Plus mystérieuse, envoûtante et sexy que jamais, l’artiste a pris de la maturité sur tous les aspects depuis son premier passage au TNM en 2008, et ce, peu importe si elle s’appuie majoritairement sur les nouvelles compositions de The Absence, un disque où les influences des musiques du monde ont pris le dessus sur l’enrobage jazz plus classique.
Clarinette, planche et seau (pas de casseroles) colorent Goodbye, le chant presque chuchoté enrobe Impossible Love, tandis qu’un violoncelle manouche apporte sa touche particulière. Le piano et le rythme de petite bossa de Lisboa sont charmants, et après une mise en bouche à la clarinette, Melody jette tout le monde par terre avec une interprétation à couper le souffle de So We Meet Again, où tous les confluents de la terre semblent se donner rendez-vous. La dame possède un vibrato exceptionnel.
La chanteuse évoque son premier passage dans la grande salle quand elle fut photographiée par Herman Leonard en 2009, et plonge pour une rare fois dans le passé, guitare à la main, pour Baby I’m a Fool, qui nous cloue sur notre siège.

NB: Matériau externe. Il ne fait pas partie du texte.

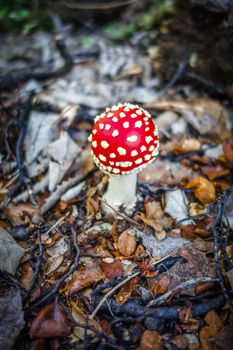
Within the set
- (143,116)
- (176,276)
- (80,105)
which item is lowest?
(176,276)

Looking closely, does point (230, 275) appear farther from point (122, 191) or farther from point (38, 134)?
point (38, 134)

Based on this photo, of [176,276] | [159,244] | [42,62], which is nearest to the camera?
[176,276]

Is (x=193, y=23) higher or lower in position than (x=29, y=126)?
higher

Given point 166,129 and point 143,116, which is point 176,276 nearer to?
point 143,116

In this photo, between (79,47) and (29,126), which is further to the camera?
(79,47)

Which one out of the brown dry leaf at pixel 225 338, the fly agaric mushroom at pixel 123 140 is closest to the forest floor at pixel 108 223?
the brown dry leaf at pixel 225 338

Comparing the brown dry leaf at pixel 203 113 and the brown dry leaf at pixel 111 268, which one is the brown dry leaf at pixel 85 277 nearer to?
the brown dry leaf at pixel 111 268


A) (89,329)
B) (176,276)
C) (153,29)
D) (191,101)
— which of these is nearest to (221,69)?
(191,101)
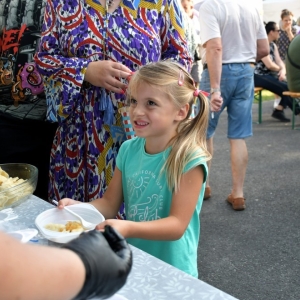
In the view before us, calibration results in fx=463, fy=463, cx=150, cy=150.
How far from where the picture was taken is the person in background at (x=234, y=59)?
3.33 meters

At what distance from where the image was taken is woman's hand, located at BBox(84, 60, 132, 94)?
167 centimetres

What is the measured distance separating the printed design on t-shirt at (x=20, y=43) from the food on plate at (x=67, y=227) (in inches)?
39.0

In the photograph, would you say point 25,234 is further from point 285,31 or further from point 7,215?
point 285,31

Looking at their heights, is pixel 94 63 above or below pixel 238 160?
above

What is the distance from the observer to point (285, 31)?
8.80 metres

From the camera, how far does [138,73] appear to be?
1.51 metres

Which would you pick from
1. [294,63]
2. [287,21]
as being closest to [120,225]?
[294,63]

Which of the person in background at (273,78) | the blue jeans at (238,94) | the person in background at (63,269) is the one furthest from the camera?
the person in background at (273,78)

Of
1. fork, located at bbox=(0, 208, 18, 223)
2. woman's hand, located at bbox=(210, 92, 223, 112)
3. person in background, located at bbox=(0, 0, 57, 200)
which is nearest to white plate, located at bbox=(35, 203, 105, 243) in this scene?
fork, located at bbox=(0, 208, 18, 223)

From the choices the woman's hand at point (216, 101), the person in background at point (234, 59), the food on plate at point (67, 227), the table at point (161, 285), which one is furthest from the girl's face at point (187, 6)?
the table at point (161, 285)

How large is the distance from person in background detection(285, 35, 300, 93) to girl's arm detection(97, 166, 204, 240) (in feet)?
5.48

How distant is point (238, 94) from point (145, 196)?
2227 millimetres

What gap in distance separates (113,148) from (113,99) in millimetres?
194

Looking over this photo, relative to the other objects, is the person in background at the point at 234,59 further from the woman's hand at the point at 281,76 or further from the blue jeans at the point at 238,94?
the woman's hand at the point at 281,76
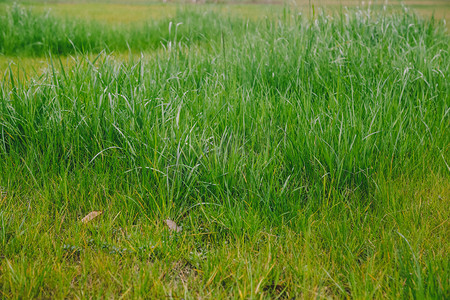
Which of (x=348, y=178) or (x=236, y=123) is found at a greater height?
(x=236, y=123)

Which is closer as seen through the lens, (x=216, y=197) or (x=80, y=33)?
(x=216, y=197)

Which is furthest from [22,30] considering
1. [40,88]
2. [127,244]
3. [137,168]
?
[127,244]

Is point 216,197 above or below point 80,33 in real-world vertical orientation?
below

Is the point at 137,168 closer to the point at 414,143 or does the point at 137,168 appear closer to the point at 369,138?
the point at 369,138

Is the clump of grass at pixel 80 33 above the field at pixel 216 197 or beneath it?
above

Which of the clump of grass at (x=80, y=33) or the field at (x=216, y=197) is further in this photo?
the clump of grass at (x=80, y=33)

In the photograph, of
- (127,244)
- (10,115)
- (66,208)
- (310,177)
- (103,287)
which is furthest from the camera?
(10,115)

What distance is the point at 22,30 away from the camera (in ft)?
15.3

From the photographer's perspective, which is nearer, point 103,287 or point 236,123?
point 103,287

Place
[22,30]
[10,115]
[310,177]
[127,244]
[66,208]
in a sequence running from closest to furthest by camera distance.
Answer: [127,244] → [66,208] → [310,177] → [10,115] → [22,30]

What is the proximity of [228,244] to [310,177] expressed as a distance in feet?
1.72

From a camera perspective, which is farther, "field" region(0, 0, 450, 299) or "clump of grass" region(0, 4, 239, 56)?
"clump of grass" region(0, 4, 239, 56)

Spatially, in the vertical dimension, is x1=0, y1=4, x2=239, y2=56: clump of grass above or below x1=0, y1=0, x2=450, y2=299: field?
above

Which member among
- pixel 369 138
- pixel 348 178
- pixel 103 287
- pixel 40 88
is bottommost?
pixel 103 287
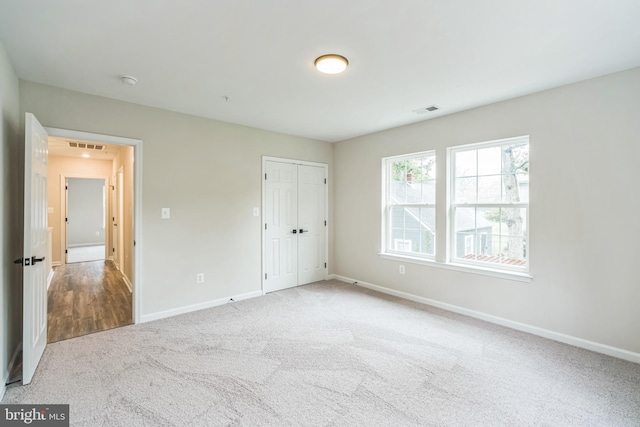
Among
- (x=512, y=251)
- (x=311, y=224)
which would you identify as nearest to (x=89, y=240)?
(x=311, y=224)

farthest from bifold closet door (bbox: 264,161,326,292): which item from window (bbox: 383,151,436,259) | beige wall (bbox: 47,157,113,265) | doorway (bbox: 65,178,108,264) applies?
doorway (bbox: 65,178,108,264)

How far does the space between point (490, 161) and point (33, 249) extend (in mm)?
4515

Quand elle a livré avec aplomb la bluesée Who Will Comfort Me, je me disais qu’il y avait quelques milliers de prétendants dans la salle…
Esperanza, Esperanza…
Là, aussi, obligation de rater une poignées de titres en finale pour arriver à temps pour le début du spectacle d’Esperanza Spalding au Métropolis. Esperanza dont le spectacle du disque Music Chamber Society fut le meilleur du FIJM 2011. Pas question de la rater cette année non plus, même si ça impliquait – déchirement, ici – de faire impasse sur Wayne Shorter qui jouait exactement à la même heure au théâtre Maisonneuve.
Quarante-cinq minutes après le début de la prestation, je me désolais d’avoir raté Shorter… Pendant tout ce temps, Esperanza a parlé du concept et du fil directeur de son disque Radio Music Society, cassant le rythme plus souvent qu’autrement.

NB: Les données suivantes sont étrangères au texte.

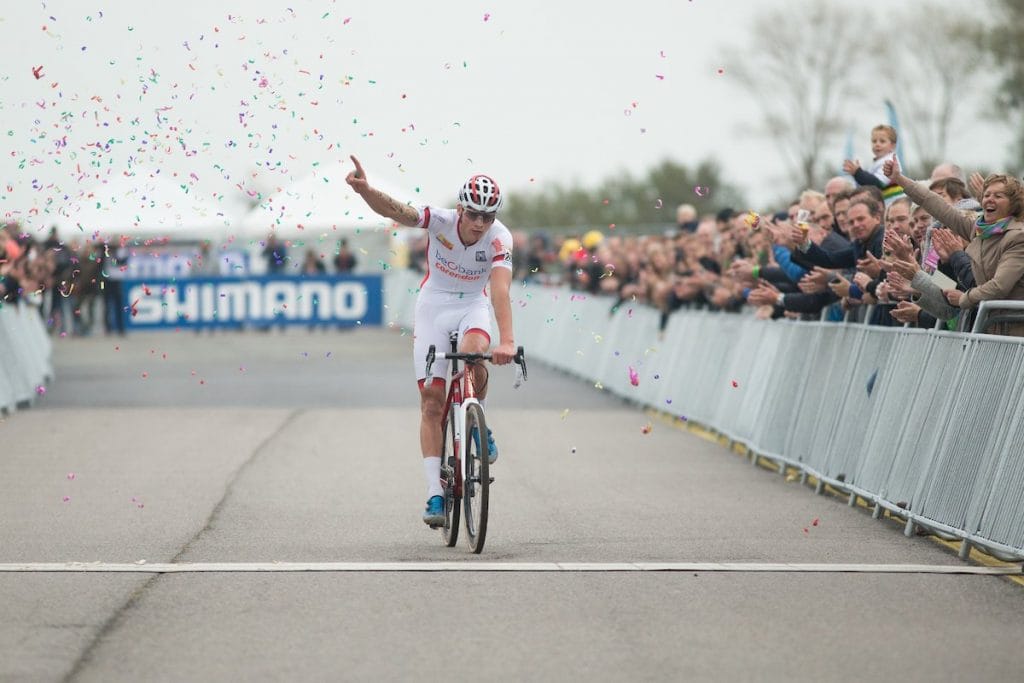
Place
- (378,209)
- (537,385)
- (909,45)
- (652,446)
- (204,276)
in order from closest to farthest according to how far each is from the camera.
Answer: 1. (378,209)
2. (652,446)
3. (537,385)
4. (204,276)
5. (909,45)

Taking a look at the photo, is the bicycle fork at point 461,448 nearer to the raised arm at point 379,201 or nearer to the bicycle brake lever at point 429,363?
the bicycle brake lever at point 429,363

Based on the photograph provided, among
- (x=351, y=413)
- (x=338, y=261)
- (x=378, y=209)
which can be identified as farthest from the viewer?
(x=338, y=261)

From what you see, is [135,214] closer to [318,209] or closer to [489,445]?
[318,209]

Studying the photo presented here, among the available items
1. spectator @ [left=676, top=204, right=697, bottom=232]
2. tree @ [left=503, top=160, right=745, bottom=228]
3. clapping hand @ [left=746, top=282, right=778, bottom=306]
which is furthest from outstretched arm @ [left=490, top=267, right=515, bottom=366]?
tree @ [left=503, top=160, right=745, bottom=228]

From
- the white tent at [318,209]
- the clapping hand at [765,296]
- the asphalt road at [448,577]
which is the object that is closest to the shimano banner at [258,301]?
the white tent at [318,209]

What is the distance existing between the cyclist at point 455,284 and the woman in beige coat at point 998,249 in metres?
2.58

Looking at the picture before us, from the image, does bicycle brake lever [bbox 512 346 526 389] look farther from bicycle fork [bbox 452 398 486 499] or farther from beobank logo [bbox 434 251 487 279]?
beobank logo [bbox 434 251 487 279]

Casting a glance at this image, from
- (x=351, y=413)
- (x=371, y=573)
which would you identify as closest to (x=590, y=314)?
(x=351, y=413)

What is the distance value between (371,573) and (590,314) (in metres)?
18.4

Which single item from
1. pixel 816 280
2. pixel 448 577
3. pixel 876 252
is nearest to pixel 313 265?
pixel 816 280

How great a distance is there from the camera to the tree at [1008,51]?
51.2 meters

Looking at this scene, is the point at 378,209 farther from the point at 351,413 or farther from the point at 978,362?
the point at 351,413

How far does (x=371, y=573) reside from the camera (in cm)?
866

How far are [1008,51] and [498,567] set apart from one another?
151 feet
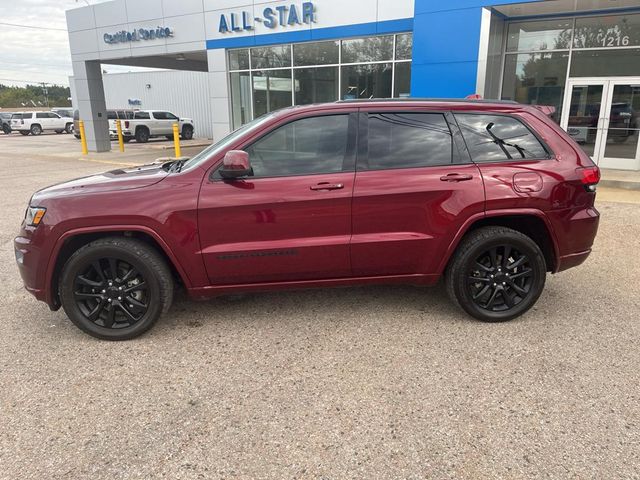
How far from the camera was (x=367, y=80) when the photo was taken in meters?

Avec ses cuivres pétaradants mais pas mélodiques, ses rythmes mi-tempos qui freinaient l’éclatement sonore, Spalding a surtout tiré parti des solos décapants de sa saxophoniste qui aurait gagné à faire partie du groupe d’Ornette Coleman, tellement elle était toute proche du free.
Proposition originale et aventurière, certes, mais je défie quiconque n’ayant pas écouté le disque de la contrebassiste d’avoir reconnu à l’oreille I Can’t Help It, de Michael Jackson, incidemment le deuxième morceau de la soirée. Quand tu expurges à ce point toute notion mélodique de ta musique, il réside un doute quant au concept de « ramener de la musique intelligente » à la radio.

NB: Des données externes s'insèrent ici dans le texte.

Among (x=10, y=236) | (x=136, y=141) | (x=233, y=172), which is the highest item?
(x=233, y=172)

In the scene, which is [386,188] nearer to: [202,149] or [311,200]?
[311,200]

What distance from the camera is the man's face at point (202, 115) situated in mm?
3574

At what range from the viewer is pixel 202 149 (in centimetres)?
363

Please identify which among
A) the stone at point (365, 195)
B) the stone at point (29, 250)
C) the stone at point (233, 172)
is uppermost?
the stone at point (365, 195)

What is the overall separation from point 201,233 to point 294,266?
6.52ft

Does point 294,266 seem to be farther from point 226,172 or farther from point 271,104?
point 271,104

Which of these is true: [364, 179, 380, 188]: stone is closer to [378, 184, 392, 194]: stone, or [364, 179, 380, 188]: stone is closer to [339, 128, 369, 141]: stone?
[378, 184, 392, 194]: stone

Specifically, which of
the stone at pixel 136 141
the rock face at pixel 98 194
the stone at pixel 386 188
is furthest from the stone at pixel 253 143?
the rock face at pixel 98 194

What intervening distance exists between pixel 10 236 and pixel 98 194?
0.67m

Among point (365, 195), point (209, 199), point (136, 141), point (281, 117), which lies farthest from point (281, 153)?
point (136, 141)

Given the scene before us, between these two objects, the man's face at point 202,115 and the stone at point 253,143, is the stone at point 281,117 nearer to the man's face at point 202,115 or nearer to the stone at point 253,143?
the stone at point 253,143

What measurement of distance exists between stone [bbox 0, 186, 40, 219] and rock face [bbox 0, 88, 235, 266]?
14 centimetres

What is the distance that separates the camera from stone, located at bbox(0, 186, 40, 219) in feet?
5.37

Ça s’est enfin replacé avec Black Gold, Cinnamon Tree (très jolie) et Endangered Species (vraiment bonne), de Shorter. N’empêche, quand c’est une chanson de ton disque précédent livrée au rappel en mode voix-contrebasse qui soulève le plus d’enthousiasme, je me dis que tu as raté ta cible.
L’éternel Johhny
Retour au point de départ et réconciliation avec la vie durant le dernier droit de Johnny Clegg, au Club Soda. Johnny qui, quand il parle, parle de la vie. La sienne. Celle de l’Afrique du Sud. Du concret et du vécu qu’il fait bon entendre entre ses chansons récentes et ces classiques.
Quel retour en arrière d’entendre I Call Your Name dans un petit club, près d’un quart de siècle après avoir entendu ladite chanson sur la rue Sainte-Catherine avec 40, 000 personnes en 1988, alors qu’elle était vieille…de deux mois.
S’exprimant en anglais et en français, le Zoulou Blanc est moins explosif qu’il y a trois décennies, mais il émane encore le même plaisir quand on assiste à ses concerts. Bonne façon de conclure un marathon.